Hacks – skills and shortcuts – are used in many life settings. For personal finance, here are some tips that can help stop money leakages:
- Only use credit cards with financial advantages, such as cashback; always pay off credit card balances on time.
- Making weekly payments, instead of monthly, helps to save interest and reduces the amount owed faster.
- Pay off loans/debts with the highest interest rates first.
- You might consider paying off a debt with another loan if the new loan has a much lower interest rate.
- When shopping online, leave the item in the cart for several days or weeks; the price may be lower or you may decide you don’t really need the item.
- Consider bulk purchases with friends to qualify for free shipping.
- Take advantage of seasonal sales.
- Unsubscribe from email offers.
- Avoid household clutter to save time and money.
- Cook your own meals; online videos and recipes offer fast, easy meals.
- Talk to others for investment advice.
For additional information on personal finance hacks, click here.
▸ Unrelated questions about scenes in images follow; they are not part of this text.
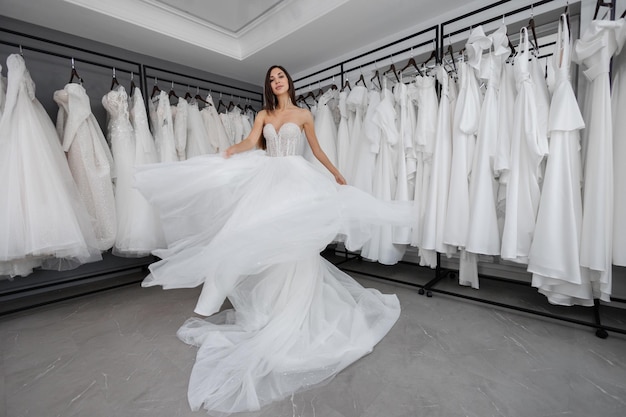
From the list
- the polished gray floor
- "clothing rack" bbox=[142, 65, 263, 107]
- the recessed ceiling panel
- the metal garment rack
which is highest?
the recessed ceiling panel

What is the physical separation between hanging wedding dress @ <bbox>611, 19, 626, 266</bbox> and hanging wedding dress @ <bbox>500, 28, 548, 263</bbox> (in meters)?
0.34

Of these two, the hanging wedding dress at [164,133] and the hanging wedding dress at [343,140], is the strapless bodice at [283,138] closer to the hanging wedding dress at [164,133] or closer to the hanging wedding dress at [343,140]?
the hanging wedding dress at [343,140]

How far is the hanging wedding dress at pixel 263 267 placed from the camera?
4.12 feet

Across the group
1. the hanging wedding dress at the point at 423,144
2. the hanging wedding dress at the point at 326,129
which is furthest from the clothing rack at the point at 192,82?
the hanging wedding dress at the point at 423,144

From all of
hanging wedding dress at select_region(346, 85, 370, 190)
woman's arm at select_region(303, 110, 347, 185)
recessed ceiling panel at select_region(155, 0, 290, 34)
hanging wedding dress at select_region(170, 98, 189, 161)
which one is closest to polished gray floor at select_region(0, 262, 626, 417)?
woman's arm at select_region(303, 110, 347, 185)

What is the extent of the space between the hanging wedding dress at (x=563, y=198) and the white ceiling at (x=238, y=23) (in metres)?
1.38

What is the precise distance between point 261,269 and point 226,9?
2768 mm

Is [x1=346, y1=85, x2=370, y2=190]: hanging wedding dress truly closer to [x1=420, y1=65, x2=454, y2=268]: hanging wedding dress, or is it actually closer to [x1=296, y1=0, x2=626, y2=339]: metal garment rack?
[x1=296, y1=0, x2=626, y2=339]: metal garment rack

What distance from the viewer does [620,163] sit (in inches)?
60.1

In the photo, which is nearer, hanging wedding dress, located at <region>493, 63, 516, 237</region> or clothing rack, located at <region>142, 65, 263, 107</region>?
hanging wedding dress, located at <region>493, 63, 516, 237</region>

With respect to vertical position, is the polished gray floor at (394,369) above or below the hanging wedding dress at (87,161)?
below

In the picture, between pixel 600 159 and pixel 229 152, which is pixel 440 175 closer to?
pixel 600 159

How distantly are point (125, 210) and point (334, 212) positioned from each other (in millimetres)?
2005

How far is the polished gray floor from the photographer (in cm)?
114
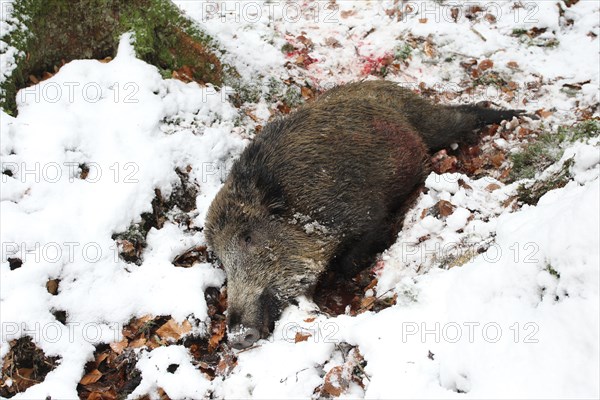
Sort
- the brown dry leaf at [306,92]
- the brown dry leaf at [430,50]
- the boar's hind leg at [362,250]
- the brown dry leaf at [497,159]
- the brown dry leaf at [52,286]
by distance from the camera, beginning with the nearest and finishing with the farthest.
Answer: the brown dry leaf at [52,286]
the boar's hind leg at [362,250]
the brown dry leaf at [497,159]
the brown dry leaf at [306,92]
the brown dry leaf at [430,50]

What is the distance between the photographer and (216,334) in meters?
3.84

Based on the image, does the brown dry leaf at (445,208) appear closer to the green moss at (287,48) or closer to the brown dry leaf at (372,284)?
the brown dry leaf at (372,284)

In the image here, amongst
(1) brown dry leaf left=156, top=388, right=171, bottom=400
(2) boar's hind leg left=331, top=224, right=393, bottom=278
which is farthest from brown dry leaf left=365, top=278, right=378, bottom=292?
(1) brown dry leaf left=156, top=388, right=171, bottom=400

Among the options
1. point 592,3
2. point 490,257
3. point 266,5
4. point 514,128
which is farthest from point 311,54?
point 490,257

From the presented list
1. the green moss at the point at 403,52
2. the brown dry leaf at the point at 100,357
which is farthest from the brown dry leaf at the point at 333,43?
the brown dry leaf at the point at 100,357

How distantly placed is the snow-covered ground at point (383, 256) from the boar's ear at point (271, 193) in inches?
28.2

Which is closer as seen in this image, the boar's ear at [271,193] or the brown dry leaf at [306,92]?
the boar's ear at [271,193]

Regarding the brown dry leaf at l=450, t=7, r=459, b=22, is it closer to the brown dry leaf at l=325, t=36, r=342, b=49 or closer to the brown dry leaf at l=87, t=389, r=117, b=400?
the brown dry leaf at l=325, t=36, r=342, b=49

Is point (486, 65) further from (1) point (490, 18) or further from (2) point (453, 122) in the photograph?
(2) point (453, 122)

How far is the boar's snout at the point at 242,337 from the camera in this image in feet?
11.6

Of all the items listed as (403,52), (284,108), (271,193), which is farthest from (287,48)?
(271,193)

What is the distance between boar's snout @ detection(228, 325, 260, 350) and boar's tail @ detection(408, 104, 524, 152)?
272 centimetres

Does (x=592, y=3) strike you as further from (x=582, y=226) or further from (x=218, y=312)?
(x=218, y=312)

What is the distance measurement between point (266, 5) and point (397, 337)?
18.5 ft
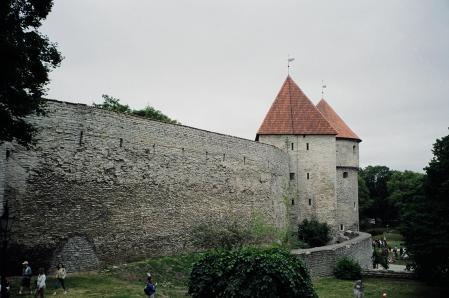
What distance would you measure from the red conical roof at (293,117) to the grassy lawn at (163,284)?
482 inches

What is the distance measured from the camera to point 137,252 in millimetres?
17750

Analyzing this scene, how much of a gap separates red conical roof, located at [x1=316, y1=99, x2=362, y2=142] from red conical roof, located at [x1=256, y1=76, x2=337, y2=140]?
142 inches

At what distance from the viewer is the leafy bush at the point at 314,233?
29938 mm

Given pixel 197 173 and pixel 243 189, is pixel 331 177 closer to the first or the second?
pixel 243 189

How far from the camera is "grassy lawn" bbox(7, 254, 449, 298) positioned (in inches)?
540

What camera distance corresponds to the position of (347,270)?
22.2 m

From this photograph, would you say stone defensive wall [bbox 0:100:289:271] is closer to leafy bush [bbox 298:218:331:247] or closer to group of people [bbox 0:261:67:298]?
group of people [bbox 0:261:67:298]

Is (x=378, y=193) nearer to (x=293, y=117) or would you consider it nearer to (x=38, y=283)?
(x=293, y=117)

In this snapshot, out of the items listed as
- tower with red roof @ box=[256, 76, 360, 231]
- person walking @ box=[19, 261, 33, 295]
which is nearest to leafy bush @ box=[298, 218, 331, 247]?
tower with red roof @ box=[256, 76, 360, 231]

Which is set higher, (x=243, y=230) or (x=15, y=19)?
(x=15, y=19)

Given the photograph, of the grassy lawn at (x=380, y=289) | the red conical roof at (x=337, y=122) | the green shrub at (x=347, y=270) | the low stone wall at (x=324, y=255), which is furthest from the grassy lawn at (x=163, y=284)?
the red conical roof at (x=337, y=122)

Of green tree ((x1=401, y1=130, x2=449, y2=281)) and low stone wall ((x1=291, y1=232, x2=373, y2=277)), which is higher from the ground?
green tree ((x1=401, y1=130, x2=449, y2=281))

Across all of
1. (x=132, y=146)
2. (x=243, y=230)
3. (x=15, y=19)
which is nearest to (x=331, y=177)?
(x=243, y=230)

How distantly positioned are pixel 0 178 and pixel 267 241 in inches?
651
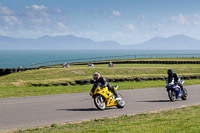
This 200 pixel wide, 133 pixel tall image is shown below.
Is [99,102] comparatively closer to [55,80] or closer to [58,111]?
[58,111]

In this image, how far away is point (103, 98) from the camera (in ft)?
41.7

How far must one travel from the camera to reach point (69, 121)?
10.3 m

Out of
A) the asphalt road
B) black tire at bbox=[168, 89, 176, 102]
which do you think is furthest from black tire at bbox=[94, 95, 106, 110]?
black tire at bbox=[168, 89, 176, 102]

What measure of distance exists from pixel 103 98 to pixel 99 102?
0.22m

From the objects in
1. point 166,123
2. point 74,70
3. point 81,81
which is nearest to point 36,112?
point 166,123

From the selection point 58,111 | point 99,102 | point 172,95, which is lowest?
point 58,111

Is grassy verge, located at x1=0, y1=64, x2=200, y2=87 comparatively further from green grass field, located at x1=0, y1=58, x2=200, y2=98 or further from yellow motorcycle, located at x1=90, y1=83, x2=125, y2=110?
yellow motorcycle, located at x1=90, y1=83, x2=125, y2=110

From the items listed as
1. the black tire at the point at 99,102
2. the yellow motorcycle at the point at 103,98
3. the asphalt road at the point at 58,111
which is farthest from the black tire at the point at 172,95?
the black tire at the point at 99,102

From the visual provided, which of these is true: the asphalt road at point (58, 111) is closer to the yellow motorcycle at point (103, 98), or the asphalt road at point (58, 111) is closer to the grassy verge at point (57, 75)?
the yellow motorcycle at point (103, 98)

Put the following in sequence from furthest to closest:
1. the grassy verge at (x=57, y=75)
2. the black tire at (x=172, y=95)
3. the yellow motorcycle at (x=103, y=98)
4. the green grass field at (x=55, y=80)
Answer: the grassy verge at (x=57, y=75) → the green grass field at (x=55, y=80) → the black tire at (x=172, y=95) → the yellow motorcycle at (x=103, y=98)

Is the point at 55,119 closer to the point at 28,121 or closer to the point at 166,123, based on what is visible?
the point at 28,121

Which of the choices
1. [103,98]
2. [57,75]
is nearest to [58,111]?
[103,98]

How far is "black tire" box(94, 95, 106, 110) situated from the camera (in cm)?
1249

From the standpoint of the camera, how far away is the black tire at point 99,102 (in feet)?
41.0
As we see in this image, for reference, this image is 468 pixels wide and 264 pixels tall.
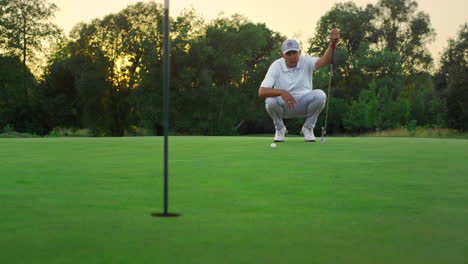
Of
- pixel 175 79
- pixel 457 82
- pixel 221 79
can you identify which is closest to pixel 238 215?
pixel 457 82

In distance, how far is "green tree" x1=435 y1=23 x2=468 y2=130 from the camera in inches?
1206

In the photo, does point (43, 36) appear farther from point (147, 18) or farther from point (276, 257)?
point (276, 257)

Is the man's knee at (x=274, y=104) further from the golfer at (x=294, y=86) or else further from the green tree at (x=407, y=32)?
the green tree at (x=407, y=32)

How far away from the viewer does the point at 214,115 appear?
126 feet

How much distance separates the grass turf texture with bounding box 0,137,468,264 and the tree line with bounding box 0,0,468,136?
29.2 metres

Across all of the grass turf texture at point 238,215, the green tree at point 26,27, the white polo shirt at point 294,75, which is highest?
the green tree at point 26,27

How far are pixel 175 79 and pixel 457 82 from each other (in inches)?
751

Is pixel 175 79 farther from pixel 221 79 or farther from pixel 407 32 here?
pixel 407 32

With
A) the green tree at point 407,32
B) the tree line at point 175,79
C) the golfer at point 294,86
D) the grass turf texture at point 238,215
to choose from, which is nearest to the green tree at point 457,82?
Answer: the tree line at point 175,79

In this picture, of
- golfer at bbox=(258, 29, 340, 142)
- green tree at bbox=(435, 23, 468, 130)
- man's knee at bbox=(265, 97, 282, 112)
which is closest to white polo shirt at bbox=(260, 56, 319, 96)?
Result: golfer at bbox=(258, 29, 340, 142)

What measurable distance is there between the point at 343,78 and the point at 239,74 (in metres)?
11.0

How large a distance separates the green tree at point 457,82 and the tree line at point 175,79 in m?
0.10

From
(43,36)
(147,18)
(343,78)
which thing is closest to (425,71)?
(343,78)

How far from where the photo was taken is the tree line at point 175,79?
3625 cm
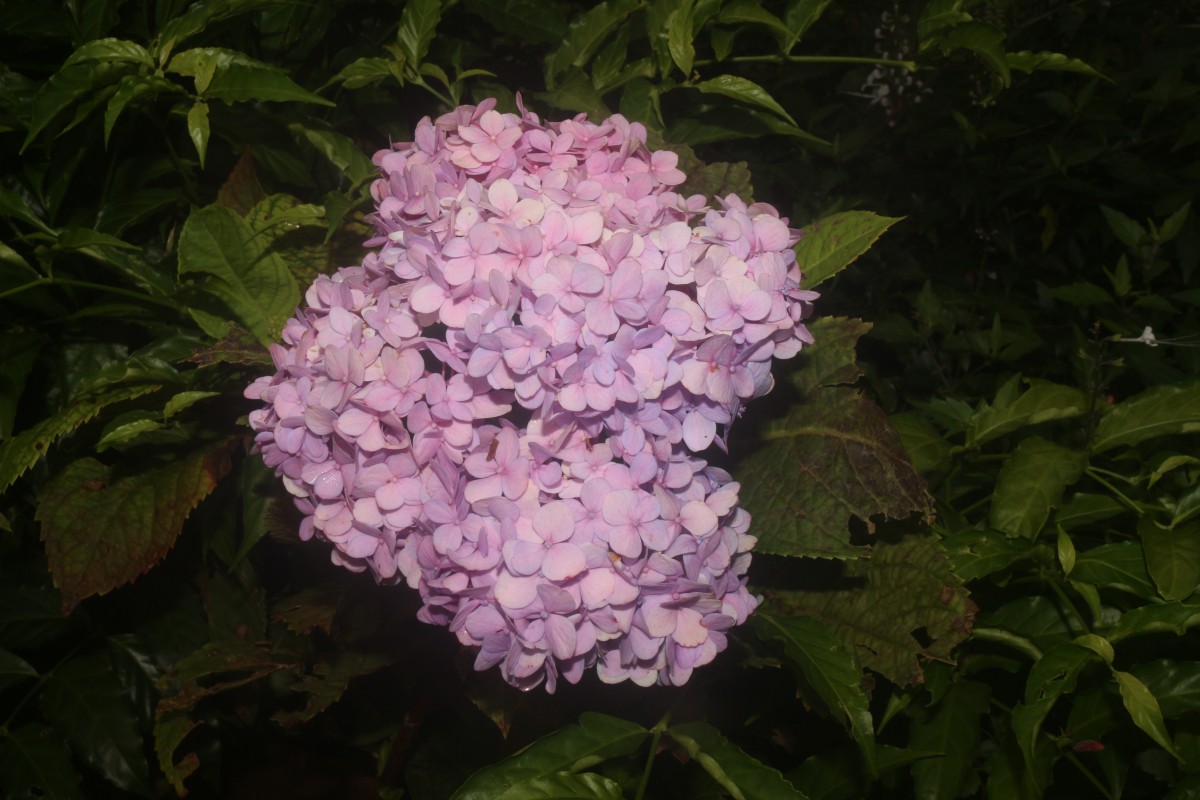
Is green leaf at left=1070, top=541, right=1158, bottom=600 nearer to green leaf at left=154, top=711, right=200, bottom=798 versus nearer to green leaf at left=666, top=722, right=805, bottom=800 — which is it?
green leaf at left=666, top=722, right=805, bottom=800

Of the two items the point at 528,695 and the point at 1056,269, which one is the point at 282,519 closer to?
the point at 528,695

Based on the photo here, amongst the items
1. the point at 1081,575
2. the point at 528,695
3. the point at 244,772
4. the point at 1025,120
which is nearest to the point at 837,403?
the point at 1081,575

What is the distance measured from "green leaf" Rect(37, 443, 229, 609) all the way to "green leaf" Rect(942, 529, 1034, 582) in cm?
70

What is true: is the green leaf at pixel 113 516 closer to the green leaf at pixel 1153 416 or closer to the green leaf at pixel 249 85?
the green leaf at pixel 249 85

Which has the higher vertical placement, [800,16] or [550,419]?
[800,16]

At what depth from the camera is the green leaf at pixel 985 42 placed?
0.81 meters

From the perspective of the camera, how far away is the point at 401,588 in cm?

- Have students tell their personal experience with tech, travel, or personal finance hacks.
- Have students create a video to dramatize various personal finance hacks.
- How would you decide if a personal hack will be of value to you?
- Describe actions that might be used to communicate personal finance hacks to others.
The most popular reverse mortgage program is the Home Equity Conversion Mortgage (HECM), which is insured by Housing and Urban Development (HUD).
New rules from HUD add protections for certain surviving spouses after the death of a reverse mortgage borrower. Until recently, if the non-borrower spouse was not on the loan, he or she was not entitled to remain in the property following the death of the borrower. But under HUD’s new rules, non-borrowing, surviving spouse can remain in the home if specific conditions are met. These changes apply to reverse mortgage loans in which the borrowing spouse applied for a reverse mortgage before August 2014. In addition, the couple must have resided in the property as their principal residence throughout the duration of the HECM, and taxes, property insurance and any other special assessments that may be required by local or state law must have been paid.
The concern regarding non-borrowing spouses has been a source of many reverse mortgage issues. Here’s why: The amount of money a reverse mortgage borrower can draw is based in part on the age of the youngest borrower—and unless all borrowers are 62 or over, they would not qualify for a reverse mortgage.
For more information:
Reverse Mortgage Information
- Ask students to comment on the statement: “While a reverse mortgage can be used to supplement monthly income, some borrowers may face unintended obstacles and consequences”. What might be those consequences?
- Are the new rules from HUD effective in protecting senior citizens? Why or why not?
- Why should you talk to a qualified professional before deciding to get a reverse mortgage?
- Where can you find HUD-approved HECM Counseling Agencies near you?